> What is expected: In the records below, begin at the line that has "genus: Ursus" and stop after the line that has "scientific name: Melozone crissalis"; quote those lines verbatim and nothing more.

> The data:
((

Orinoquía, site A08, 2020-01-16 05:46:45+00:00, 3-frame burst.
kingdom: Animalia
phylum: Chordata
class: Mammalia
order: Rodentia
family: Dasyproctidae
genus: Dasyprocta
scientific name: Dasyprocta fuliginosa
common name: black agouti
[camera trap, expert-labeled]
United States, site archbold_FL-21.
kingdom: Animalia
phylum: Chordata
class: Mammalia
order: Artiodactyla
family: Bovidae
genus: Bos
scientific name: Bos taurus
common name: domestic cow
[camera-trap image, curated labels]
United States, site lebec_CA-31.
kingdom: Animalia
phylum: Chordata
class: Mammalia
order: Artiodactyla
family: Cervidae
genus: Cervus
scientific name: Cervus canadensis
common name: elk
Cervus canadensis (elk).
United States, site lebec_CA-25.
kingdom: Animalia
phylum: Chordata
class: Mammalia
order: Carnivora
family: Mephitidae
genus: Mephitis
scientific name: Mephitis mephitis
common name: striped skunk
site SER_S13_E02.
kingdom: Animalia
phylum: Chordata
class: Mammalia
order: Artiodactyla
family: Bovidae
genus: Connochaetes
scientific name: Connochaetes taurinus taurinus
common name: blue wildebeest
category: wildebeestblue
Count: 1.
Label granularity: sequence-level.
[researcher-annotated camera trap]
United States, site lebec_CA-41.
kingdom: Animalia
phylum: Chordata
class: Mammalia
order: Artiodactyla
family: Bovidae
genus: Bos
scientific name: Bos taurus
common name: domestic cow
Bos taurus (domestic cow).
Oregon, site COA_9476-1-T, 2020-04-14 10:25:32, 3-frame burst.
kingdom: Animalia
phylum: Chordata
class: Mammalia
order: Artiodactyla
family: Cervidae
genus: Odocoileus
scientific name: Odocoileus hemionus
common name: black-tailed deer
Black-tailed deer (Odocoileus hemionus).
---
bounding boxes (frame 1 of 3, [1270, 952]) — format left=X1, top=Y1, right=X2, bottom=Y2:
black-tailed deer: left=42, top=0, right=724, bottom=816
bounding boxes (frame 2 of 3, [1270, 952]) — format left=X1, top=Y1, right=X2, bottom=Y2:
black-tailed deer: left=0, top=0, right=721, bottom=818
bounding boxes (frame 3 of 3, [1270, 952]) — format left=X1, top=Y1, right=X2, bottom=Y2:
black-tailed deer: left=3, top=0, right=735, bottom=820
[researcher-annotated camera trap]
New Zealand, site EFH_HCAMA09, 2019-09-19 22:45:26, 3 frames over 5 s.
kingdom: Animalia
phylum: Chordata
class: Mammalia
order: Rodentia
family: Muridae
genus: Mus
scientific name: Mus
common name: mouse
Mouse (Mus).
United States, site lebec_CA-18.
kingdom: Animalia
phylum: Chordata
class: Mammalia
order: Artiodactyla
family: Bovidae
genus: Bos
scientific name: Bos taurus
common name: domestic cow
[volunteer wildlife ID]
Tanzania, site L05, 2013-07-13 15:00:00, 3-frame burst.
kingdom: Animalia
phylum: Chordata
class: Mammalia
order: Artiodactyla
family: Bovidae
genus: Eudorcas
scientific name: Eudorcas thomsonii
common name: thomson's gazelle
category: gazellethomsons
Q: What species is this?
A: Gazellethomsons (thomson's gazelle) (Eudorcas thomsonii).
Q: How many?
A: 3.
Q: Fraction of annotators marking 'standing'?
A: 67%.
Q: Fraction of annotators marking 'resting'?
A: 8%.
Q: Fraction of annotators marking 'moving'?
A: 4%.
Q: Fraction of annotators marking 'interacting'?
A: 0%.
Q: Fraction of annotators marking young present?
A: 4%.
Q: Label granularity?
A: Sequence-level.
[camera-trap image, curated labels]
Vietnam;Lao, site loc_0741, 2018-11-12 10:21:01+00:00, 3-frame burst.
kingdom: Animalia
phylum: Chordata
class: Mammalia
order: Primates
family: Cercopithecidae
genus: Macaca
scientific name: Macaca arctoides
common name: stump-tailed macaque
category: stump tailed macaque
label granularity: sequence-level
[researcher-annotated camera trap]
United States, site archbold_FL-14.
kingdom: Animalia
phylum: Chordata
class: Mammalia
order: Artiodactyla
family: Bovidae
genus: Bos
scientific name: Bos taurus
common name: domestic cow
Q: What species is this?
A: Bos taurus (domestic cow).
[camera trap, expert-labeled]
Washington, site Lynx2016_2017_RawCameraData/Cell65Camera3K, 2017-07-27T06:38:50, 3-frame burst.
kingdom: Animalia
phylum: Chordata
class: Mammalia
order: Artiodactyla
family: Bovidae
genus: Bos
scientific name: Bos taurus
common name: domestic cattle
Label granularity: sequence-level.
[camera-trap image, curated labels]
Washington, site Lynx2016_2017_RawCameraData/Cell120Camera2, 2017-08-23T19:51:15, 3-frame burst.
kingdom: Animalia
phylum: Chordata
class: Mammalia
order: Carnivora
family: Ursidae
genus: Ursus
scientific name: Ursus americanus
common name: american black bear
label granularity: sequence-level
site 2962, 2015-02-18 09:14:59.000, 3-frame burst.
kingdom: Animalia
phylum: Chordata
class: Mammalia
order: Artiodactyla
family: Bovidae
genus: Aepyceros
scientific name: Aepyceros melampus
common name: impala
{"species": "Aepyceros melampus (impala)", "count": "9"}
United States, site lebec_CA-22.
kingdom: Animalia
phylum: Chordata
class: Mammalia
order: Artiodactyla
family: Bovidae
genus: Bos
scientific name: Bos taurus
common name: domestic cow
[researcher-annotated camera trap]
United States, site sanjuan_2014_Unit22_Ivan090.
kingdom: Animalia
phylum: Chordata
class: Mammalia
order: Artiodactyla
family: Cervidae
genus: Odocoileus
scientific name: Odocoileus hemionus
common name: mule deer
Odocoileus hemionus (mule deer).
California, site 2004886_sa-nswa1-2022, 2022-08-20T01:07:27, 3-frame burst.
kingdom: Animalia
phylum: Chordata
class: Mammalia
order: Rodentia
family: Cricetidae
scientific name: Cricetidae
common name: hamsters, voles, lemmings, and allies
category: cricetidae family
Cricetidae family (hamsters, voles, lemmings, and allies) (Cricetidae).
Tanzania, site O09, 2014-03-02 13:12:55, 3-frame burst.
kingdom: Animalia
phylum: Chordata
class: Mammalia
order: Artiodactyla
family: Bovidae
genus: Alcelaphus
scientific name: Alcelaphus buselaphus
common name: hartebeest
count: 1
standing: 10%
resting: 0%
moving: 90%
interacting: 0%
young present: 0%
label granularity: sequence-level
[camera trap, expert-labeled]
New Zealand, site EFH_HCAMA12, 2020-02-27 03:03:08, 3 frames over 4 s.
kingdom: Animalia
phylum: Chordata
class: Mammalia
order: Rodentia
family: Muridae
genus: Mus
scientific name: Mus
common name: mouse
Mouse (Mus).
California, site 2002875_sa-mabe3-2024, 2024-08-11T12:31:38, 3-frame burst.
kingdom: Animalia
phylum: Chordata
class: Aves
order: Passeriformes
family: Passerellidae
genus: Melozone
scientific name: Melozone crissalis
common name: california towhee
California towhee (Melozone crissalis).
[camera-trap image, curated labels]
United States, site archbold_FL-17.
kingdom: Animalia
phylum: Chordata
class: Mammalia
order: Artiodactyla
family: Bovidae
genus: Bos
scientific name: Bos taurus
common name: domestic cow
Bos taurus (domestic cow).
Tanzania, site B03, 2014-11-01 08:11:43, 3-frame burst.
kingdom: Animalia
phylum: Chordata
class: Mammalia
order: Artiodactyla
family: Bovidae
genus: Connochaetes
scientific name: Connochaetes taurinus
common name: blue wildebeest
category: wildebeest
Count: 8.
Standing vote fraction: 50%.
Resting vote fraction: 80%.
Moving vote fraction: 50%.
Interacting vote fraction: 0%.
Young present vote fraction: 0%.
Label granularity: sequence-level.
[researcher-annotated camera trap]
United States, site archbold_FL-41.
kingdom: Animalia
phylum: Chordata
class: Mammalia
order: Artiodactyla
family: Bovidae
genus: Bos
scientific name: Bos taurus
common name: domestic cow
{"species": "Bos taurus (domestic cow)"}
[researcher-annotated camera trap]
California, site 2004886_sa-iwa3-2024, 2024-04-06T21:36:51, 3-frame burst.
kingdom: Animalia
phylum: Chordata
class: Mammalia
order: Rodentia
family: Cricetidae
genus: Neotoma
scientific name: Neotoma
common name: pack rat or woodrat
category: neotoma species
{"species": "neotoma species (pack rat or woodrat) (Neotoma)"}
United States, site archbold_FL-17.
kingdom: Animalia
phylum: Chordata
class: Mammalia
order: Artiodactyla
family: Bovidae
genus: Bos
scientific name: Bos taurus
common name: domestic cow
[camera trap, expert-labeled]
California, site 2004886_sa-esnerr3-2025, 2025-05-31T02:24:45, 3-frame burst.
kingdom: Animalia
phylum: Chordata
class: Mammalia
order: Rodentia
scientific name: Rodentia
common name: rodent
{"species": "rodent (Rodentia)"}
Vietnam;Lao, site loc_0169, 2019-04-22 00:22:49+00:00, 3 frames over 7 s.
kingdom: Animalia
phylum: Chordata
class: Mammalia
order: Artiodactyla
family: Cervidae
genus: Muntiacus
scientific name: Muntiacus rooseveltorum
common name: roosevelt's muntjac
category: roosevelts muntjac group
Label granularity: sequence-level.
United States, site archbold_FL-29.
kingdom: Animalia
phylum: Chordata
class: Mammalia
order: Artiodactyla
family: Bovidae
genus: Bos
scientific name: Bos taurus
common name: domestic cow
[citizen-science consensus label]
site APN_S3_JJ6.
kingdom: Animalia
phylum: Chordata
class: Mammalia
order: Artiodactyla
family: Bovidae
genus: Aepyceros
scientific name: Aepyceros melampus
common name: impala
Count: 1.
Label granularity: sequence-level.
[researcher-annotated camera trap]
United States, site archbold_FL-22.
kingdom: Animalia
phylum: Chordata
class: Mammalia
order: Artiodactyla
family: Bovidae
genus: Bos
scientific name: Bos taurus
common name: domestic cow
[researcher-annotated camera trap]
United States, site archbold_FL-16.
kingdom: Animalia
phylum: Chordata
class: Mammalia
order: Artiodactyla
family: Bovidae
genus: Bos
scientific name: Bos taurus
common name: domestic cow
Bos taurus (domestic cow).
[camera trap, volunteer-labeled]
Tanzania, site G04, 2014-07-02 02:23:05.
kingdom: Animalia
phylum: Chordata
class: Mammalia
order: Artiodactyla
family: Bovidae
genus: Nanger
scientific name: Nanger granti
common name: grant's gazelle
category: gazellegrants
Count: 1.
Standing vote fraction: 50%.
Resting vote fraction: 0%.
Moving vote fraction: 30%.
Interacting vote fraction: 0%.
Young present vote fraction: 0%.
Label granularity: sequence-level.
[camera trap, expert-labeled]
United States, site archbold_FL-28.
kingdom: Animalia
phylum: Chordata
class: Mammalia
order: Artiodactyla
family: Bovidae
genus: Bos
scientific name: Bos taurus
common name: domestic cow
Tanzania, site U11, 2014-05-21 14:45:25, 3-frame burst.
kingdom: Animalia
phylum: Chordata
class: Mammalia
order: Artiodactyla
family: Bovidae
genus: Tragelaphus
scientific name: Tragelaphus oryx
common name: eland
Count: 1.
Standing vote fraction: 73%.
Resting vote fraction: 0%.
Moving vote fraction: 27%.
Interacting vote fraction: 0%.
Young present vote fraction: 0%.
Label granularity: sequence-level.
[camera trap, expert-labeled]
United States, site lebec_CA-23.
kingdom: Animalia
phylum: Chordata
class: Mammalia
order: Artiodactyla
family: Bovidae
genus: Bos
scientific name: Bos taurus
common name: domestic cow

))

> Reply:
genus: Ursus
scientific name: Ursus americanus
common name: american black bear
label granularity: sequence-level
site 2962, 2015-02-18 09:14:59.000, 3-frame burst.
kingdom: Animalia
phylum: Chordata
class: Mammalia
order: Artiodactyla
family: Bovidae
genus: Aepyceros
scientific name: Aepyceros melampus
common name: impala
{"species": "Aepyceros melampus (impala)", "count": "9"}
United States, site lebec_CA-22.
kingdom: Animalia
phylum: Chordata
class: Mammalia
order: Artiodactyla
family: Bovidae
genus: Bos
scientific name: Bos taurus
common name: domestic cow
[researcher-annotated camera trap]
United States, site sanjuan_2014_Unit22_Ivan090.
kingdom: Animalia
phylum: Chordata
class: Mammalia
order: Artiodactyla
family: Cervidae
genus: Odocoileus
scientific name: Odocoileus hemionus
common name: mule deer
Odocoileus hemionus (mule deer).
California, site 2004886_sa-nswa1-2022, 2022-08-20T01:07:27, 3-frame burst.
kingdom: Animalia
phylum: Chordata
class: Mammalia
order: Rodentia
family: Cricetidae
scientific name: Cricetidae
common name: hamsters, voles, lemmings, and allies
category: cricetidae family
Cricetidae family (hamsters, voles, lemmings, and allies) (Cricetidae).
Tanzania, site O09, 2014-03-02 13:12:55, 3-frame burst.
kingdom: Animalia
phylum: Chordata
class: Mammalia
order: Artiodactyla
family: Bovidae
genus: Alcelaphus
scientific name: Alcelaphus buselaphus
common name: hartebeest
count: 1
standing: 10%
resting: 0%
moving: 90%
interacting: 0%
young present: 0%
label granularity: sequence-level
[camera trap, expert-labeled]
New Zealand, site EFH_HCAMA12, 2020-02-27 03:03:08, 3 frames over 4 s.
kingdom: Animalia
phylum: Chordata
class: Mammalia
order: Rodentia
family: Muridae
genus: Mus
scientific name: Mus
common name: mouse
Mouse (Mus).
California, site 2002875_sa-mabe3-2024, 2024-08-11T12:31:38, 3-frame burst.
kingdom: Animalia
phylum: Chordata
class: Aves
order: Passeriformes
family: Passerellidae
genus: Melozone
scientific name: Melozone crissalis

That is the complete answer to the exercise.